Most parents are aware of the national Back To Sleep message, but many parents still place infants in unsafe sleep settings
ANN ARBOR, Mich. – The nearly two-decades long national "back to sleep" campaign that promotes infant safe sleep is credited with reducing the rate of sudden infant death syndrome in the United States.
However, the rate of sudden unexpected infant deaths (SUIDs) due to unsafe sleep habits has continued to climb. SUIDs currently accounts for 12 infant deaths per day in the United States.
In May 2011, the University of Michigan’s C.S. Mott Children’s Hospital National Poll on Children’s Health asked parents of children up to 3 years old about the sleep settings and positions for their children during infancy and their beliefs about safe sleep positions for infants.
The study found that 89 percent of parents believe that placing an infant on his back in a crib is a safe sleep position. That’s the recommended position. However, 40 percent of parents believe that it is safe for an infant to sleep in the same bed as another person, which is not recommended. A similar proportion of parents – 40 percent - report that they “often” or “sometimes” have fallen asleep with their infants.
“The recent rise in SUIDs led us to ask parents about their beliefs and practices, including habits such as falling asleep with infants and sharing the same bed,” says Lisa Markman, M.D., Assistant Professor and Associate Director of the Child Protection Team at the University of Michigan C.S. Mott Children’s Hospital. “Our results indicate that large subgroups of parents are placing infants in sleep positions that put them at risk for suffocation or smothering.”
“The safe sleep message is especially important during the upcoming holiday season because of the potential for travel,” says Bethany Mohr, M.D., Assistant Professor and Medical Director of the Child Protection Team at the University of Michigan C.S. Mott Children’s Hospital. “Caregivers need to be aware that babies must always sleep in a safe setting. Travel to relatives’ homes and hotels opens up the potential for babies to sleep in unsafe settings and increases the risk of death due to unsafe sleep.”
The fact that so many parents are aware of the "back to sleep" message is a reassuring sign, Markman says.
“The success of the ‘back to sleep’ message is definitely encouraging,” Markman says. “We know that it is possible to get out messages about safe sleep on a national level. However, 'back to sleep' is not the full message that health care providers must communicate to parents. Parents need to know that sharing the same sleep space and putting soft toys and blankets in cribs also puts infants at risk for suffocation.”
Tips for parents and other family members about infant sleep safety:
- Babies should always sleep in their own space, in a crib or bassinette with a firm mattress and tight fitting sheet.

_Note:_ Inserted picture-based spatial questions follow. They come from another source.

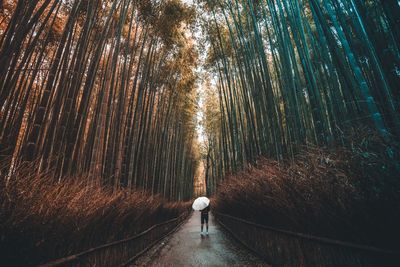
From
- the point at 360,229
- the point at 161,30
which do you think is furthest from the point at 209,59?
the point at 360,229

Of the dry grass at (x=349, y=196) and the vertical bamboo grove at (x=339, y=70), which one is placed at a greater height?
the vertical bamboo grove at (x=339, y=70)

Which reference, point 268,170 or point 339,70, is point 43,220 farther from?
point 339,70

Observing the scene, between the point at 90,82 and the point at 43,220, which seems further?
the point at 90,82

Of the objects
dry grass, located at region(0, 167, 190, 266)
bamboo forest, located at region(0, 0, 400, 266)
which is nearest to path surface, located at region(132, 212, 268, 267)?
bamboo forest, located at region(0, 0, 400, 266)

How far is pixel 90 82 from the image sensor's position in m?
3.28

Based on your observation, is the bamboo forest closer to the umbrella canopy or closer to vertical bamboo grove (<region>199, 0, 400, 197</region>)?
vertical bamboo grove (<region>199, 0, 400, 197</region>)

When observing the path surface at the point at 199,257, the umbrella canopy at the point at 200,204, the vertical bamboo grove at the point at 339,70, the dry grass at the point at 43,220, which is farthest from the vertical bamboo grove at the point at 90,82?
the vertical bamboo grove at the point at 339,70

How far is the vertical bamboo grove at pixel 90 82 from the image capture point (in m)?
2.57

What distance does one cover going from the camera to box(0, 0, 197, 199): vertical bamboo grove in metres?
2.57

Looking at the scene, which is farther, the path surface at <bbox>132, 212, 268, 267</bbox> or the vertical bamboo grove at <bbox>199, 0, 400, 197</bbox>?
the path surface at <bbox>132, 212, 268, 267</bbox>

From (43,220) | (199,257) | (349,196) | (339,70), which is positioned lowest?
(199,257)

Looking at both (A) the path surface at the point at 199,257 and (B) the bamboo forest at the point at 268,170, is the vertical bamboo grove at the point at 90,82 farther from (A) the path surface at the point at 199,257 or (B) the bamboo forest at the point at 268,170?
(A) the path surface at the point at 199,257

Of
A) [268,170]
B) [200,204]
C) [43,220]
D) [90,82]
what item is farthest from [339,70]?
[200,204]

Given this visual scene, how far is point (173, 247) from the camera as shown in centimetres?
462
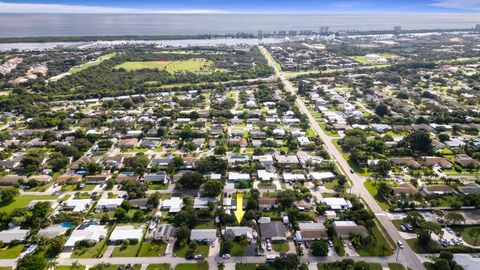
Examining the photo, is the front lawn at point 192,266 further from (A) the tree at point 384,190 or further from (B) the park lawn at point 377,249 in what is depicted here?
(A) the tree at point 384,190

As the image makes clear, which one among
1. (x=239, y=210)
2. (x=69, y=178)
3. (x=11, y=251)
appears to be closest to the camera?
(x=11, y=251)

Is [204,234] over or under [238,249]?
over

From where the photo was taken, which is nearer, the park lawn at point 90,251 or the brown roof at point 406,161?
the park lawn at point 90,251

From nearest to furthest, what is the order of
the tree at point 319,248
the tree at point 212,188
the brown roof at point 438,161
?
the tree at point 319,248 → the tree at point 212,188 → the brown roof at point 438,161

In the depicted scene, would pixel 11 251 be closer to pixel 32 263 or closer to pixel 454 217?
pixel 32 263

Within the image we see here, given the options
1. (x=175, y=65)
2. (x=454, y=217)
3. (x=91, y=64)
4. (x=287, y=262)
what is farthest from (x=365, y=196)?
(x=91, y=64)

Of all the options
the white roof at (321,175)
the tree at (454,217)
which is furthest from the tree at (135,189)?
the tree at (454,217)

- There should be nothing in a baby’s sleep space, other than the baby with a thin blanket or sleep sack.
- Caregivers should not fall asleep while holding their babies.
C.S. Mott Children’s Hospital National Poll on Children’s Health:
Purpose/Funding: The C.S. Mott Children’s Hospital National Poll on Children’s Health – based at the Child Health Evaluation and Research Unit at the University of Michigan and funded by the Department of Pediatrics and Communicable Diseases and the University of Michigan Health System – is designed to measure major health care issues and trends for U.S. children.
Data Source: This report presents findings from a nationally representative household survey conducted exclusively by Knowledge Networks, Inc. (KN), for C.S. Mott Children’s Hospital via a method used in many published studies. The survey was administered in May 2011 to a randomly selected, stratified group of adults age 18 or older with children age 0 months to age 3 years (n=458), from the KN standing panel that closely resembles the U.S. population. The sample was subsequently weighted to reflect population figures from the Census Bureau. The survey completion rate was 54 percent among panel members contacted to participate. The margin of error is ± 4 to 6 percentage points.
To learn more about Knowledge Networks, visit www.knowledgenetworks.com.
Findings from the U-M C.S. Mott Children’s Hospital National Poll on Children’s Health do not represent the opinions of the investigators or the opinions of the University of Michigan.